Find each line below containing the word "Tanzania" and copy it.

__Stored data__
------------------------
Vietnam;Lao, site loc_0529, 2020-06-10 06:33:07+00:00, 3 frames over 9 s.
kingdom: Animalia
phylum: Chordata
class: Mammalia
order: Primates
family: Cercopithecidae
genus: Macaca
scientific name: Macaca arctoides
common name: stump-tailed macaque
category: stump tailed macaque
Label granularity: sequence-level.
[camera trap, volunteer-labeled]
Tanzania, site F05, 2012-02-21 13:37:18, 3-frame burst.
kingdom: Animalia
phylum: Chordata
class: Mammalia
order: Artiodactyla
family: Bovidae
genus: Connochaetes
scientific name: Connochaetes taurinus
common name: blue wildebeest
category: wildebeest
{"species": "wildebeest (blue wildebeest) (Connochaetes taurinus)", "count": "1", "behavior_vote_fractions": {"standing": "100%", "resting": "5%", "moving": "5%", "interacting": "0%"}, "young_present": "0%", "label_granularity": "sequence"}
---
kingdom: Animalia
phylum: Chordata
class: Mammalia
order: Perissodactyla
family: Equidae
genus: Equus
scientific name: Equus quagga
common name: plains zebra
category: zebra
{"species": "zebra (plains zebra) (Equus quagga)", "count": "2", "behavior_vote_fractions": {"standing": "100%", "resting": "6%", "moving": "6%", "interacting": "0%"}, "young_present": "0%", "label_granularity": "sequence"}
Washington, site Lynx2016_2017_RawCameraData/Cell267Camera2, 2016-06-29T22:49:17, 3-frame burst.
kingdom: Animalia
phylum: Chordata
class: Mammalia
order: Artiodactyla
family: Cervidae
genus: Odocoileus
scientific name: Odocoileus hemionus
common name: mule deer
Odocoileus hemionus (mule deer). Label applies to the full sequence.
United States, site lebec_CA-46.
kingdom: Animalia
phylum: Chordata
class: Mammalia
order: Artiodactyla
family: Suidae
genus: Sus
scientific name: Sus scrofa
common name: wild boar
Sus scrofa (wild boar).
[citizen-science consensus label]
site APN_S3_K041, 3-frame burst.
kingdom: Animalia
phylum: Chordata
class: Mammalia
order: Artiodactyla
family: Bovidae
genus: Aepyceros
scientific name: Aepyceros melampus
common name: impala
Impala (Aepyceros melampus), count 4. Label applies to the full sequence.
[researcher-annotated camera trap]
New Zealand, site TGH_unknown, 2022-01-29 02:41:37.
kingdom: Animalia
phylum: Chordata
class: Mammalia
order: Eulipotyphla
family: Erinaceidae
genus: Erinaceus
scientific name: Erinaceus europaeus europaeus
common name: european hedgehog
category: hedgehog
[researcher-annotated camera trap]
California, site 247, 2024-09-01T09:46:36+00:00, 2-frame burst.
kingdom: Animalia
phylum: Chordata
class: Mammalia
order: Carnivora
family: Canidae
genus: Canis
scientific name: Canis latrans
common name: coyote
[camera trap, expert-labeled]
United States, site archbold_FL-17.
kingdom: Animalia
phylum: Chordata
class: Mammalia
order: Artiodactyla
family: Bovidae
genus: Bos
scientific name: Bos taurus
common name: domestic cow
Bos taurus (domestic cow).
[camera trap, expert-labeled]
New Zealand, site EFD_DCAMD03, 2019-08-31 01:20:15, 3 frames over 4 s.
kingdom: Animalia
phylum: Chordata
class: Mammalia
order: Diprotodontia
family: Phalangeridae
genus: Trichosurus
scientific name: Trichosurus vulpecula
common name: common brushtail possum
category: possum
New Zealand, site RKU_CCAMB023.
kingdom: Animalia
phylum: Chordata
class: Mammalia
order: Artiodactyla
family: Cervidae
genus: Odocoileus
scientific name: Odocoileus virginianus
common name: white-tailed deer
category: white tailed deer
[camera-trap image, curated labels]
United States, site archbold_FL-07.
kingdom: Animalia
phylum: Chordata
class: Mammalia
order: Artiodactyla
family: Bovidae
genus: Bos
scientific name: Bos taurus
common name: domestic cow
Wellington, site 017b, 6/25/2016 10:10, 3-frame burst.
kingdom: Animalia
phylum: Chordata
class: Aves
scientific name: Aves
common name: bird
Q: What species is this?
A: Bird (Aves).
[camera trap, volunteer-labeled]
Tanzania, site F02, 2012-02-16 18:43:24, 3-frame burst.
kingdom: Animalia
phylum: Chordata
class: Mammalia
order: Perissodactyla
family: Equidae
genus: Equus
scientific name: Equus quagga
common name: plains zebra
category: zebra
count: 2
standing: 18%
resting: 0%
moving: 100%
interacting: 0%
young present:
------------------------
__Solution__
Tanzania, site F05, 2012-02-21 13:37:18, 3-frame burst.
Tanzania, site F02, 2012-02-16 18:43:24, 3-frame burst.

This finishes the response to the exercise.